The following solutions are known for this setting:

- Babaioff, Ezra and Feige design a deterministic polynomial-time truthful mechanism called Prioritized Egalitarian, that outputs a Lorenz dominating allocation, which is consequently also EFX_{0}, maximizes the product of utilities, attains 1/2-fraction maximin share, and attains the full maximin share when the valuations are additive. With random priorities, this mechanism is also ex-ante envy-free.

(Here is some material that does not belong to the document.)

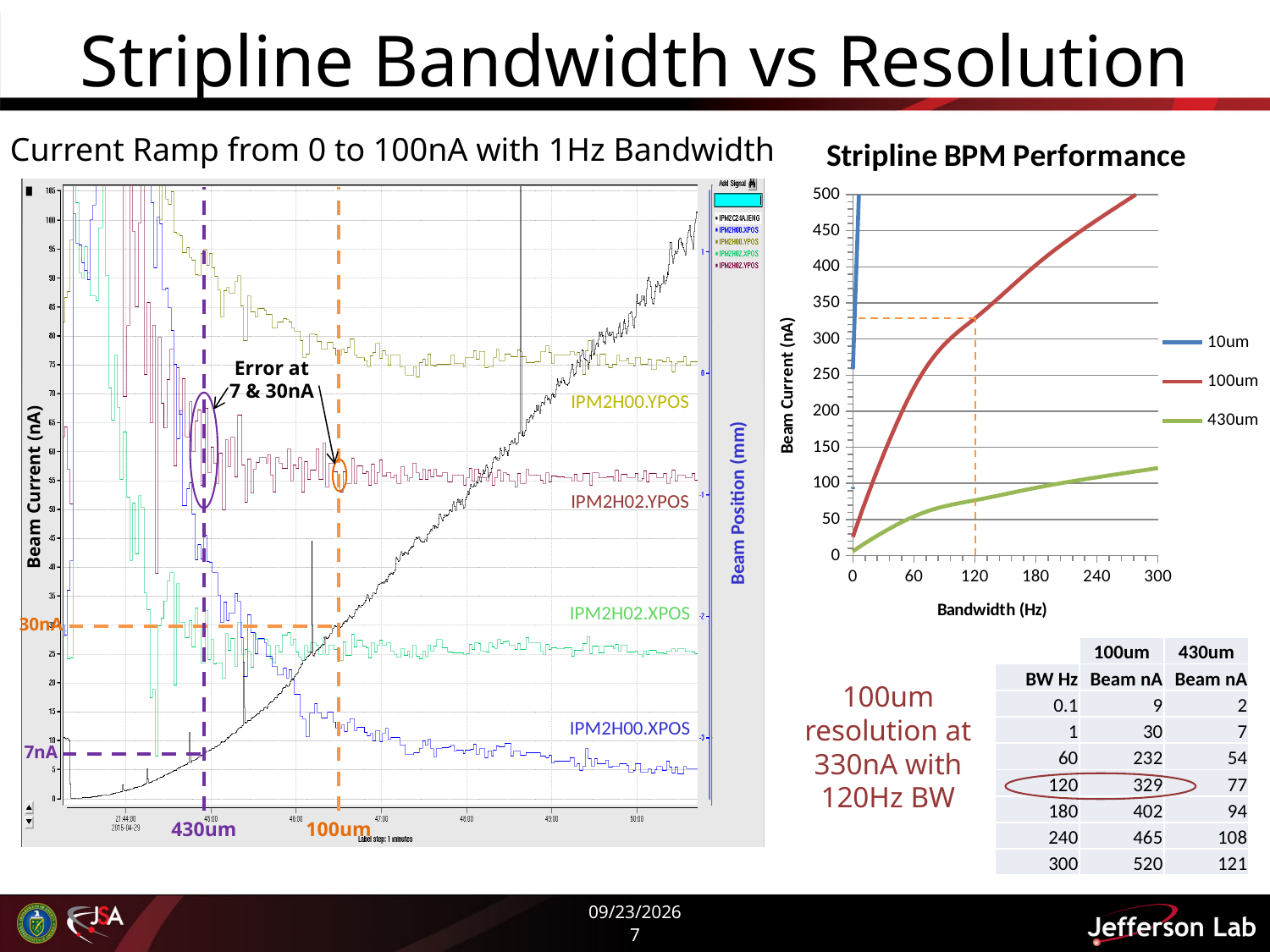
In the Stripline BPM Performance chart, does the beam current for the 100um series rise or fall as bandwidth increases? rise In the Stripline BPM Performance chart, which series reaches the highest beam current at 300 Hz bandwidth, 100um or 430um? 100um In the Stripline BPM Performance chart, is the beam current for the 100um series at 240 Hz greater or less than 400 nA? greater In the Stripline BPM Performance chart, what is the label of the x axis? Bandwidth (Hz) In the Current Ramp chart on the left, what is the label of the left y axis? Beam Current (nA) According to the table next to the Stripline BPM Performance chart, what is the beam current for 100um resolution at 120 Hz bandwidth? 329 In the Stripline BPM Performance chart, is the beam current for the 430um series at 300 Hz greater or less than 150 nA? less What kind of chart is the Stripline BPM Performance chart? line chart In the Current Ramp chart on the left, how many signals does the legend list? 5 According to the table next to the Stripline BPM Performance chart, what is the difference between the 100um and 430um beam currents at 300 Hz bandwidth? 399 In the Stripline BPM Performance chart, how many series does the legend list? 3 According to the table next to the Stripline BPM Performance chart, what is the beam current for 430um resolution at 60 Hz bandwidth? 54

They also study e-dichotomous valuations, in which the marginal utility is either non-positive or in the range [1,1+e].
- Benabbou, Chakraborty, Igarashi and Zick show that, in this setting, every Pareto-optimal allocation maximizes the sum of utilities (the utilitarian welfare), the set of allocations that maximize a symmetric strictly-concave function f over all max-sum allocations does not depend on the choice of f, and all these f-maximizing allocations are EF1. This implies that the max-product allocations are the leximin-optimal allocations, and they are all max-sum and EF1. They also present a polynomial-time algorithm that computes a max-sum and EF1 allocation (which does not necessarily maximize a concave function), and a polynomial-time algorithm that maximizes a concave function for the special case of MRFs based on maximum-cardinality matching in bipartite graphs.
The matroid-rank functions are a subclass of the gross substitute valuations.